4 de Junho, 6ª feira

Com o objectivo da expedição a escassos 600 Kms, resta-nos cumprir um derradeiro compromisso, para nós bem simbólico aliás.

Os dois pinheiros que desde Leiria nos acompanham, mesmo que castigados com as agruras da torreira do sol e da poluição sempre presente na China, ou empurrados pelo vento imperioso que os entorta no tejadilho do “laranja”, souberam e puderam resistir com a ajuda da chuva revitalizante e do desvelo estremado com que os tratámos. Estão então prontos para serem entregues na Câmara de Tong Ling, uma cidade com cerca de 100.000 habitantes que desde há 10 anos tem um acordo de cooperação com a cidade do Lis.

Recebidos à entrada da urbe por um carro oficial, preto como convém e anunciando pomposamente a nossa marcha, fomos conduzidos à sede da edilidade local, um espelhado e imponente edifício, com direito a troca de galhardetes e discursos de ocasião. A anfitriã, a senhora Li Yinghong, responsável pelas relações internacionais, em representação do presidente Lu Ming, ausente nos EUA para terminar uma graduação académica, enfatizou a próxima Feira de Tong Ling, a ter lugar após 12 de Outubro, tendo-nos convidado para o evento e feito portadores de semelhante convite à Câmara Municipal de Leiria. Registámos.

Como registado ficou, um repasto digno dos deuses num hotel da cidade, segundo a tradição chinesa, com inúmeros pratos naturalmente desconhecidos por nós, como patas de galinha, peixe, camarões e vegetais à mistura, desta vez regados com tinto GreatWall e aguardente de arroz, para empurrar o toou mais farinhento. A pouco e pouco a formalidade foi-se esvaindo na exacta medida em que a senhora Li brindava com baijiu, uma aguardente semi doce mas forte, trocando com o Luis “tchin-tchins” e “ganbeis”.

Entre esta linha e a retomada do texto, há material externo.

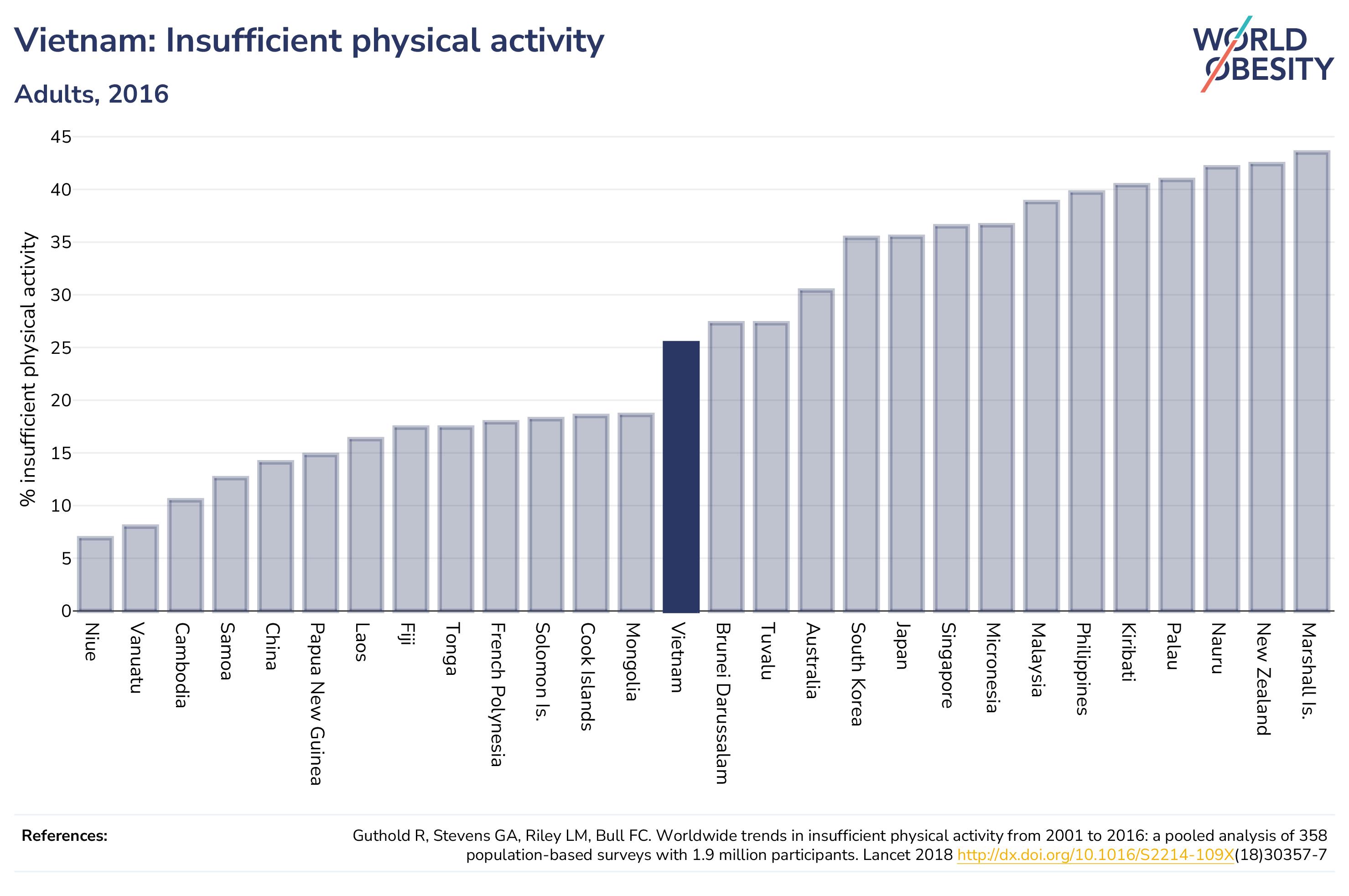 Vietnam: Insufficient physical activity

Adults, 2016

WORLD OBESITY

% insufficient physical activity

45
40
35
30
25
20
15
10
5
0

Niue
Vanuatu
Cambodia
Samoa
China
Papua New Guinea
Laos
Fiji
Tonga
French Polynesia
Solomon Is.
Cook Islands
Mongolia
Vietnam
Brunei Darussalam
Tuvalu
Australia
South Korea
Japan
Singapore
Micronesia
Malaysia
Philippines
Kiribati
Palau
Nauru
New Zealand
Marshall Is.

References:

Guthold R, Stevens GA, Riley LM, Bull FC. Worldwide trends in insufficient physical activity from 2001 to 2016: a pooled analysis of 358 population-based surveys with 1.9 million participants. Lancet 2018 http://dx.doi.org/10.1016/S2214-109X(18)30357-7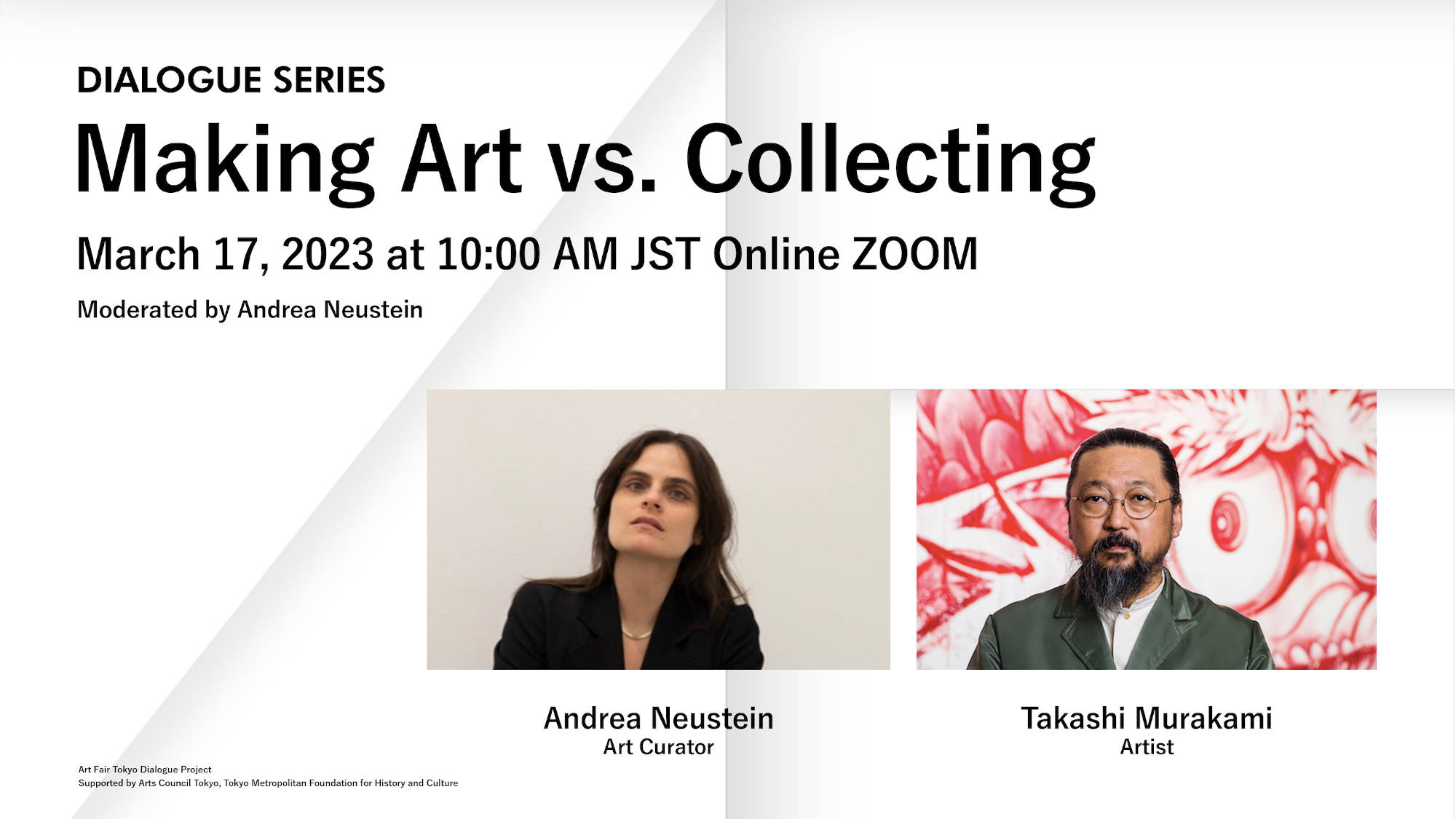 DIALOGUE SERIES

Making Art vs. Collecting

March 17, 2023 at 10:00 AM JST Online ZOOM

Moderated by Andrea Neustein

Andrea Neustein
Art Curator

Takashi Murakami
Artist

Art Fair Tokyo Dialogue Project
Supported by Arts Council Tokyo, Tokyo Metropolitan Foundation for History and Culture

A sua visão empresarial, mesmo que aparentemente afastada, estava contudo sempre presente, pudemos aperceber-nos.

Rejeitámos o convite para prolongar a nossa passagem nesta cidade, mas ainda hesitámos….

Seguimos para Nanjing (a nossa Nanquim), capital da província de Jiangsu, bem já no centro da China, a última das 10 províncias chinesas que atravessámos nesta expedição.

O arroz é aqui cada vez mais o denominador comum da paisagem, agora cultivado em socalcos, numa imagem que nos é familiar. O aspecto das casas modificou-se absolutamente, assemelhando-se a um estilo mais europeu. Varandas e águas-furtadas, com telhados em bico, talvez ao jeito alemão, não abrandam a curiosidade que despertamos em qualquer efémero contacto, visual que seja.

Depois do rio Amarelo, que já deixámos bem para trás, é o Yangtze, o maior rio da China e que desagua em Shanghai, a fazer-nos companhia.

Ao cair da noite aproximamo-nos daquela enorme mancha de luz por que tanto ansiávamos. Algumas máquinas voadoras que por nós passaram nos “espaguetes” que são os viadutos de Shanghai, iluminados por néon multi-coloridos, dispensam legenda.

19 650Km e 35 dias depois, in time, eis-nos nas margens do Huangpu que delimita o Bund (baixa colonial) da antiga capital do ópio.

Um abraço comovido entre companheiros de odisseia, esconde algumas lágrimas furtivas que a emoção do momento mais que justifica.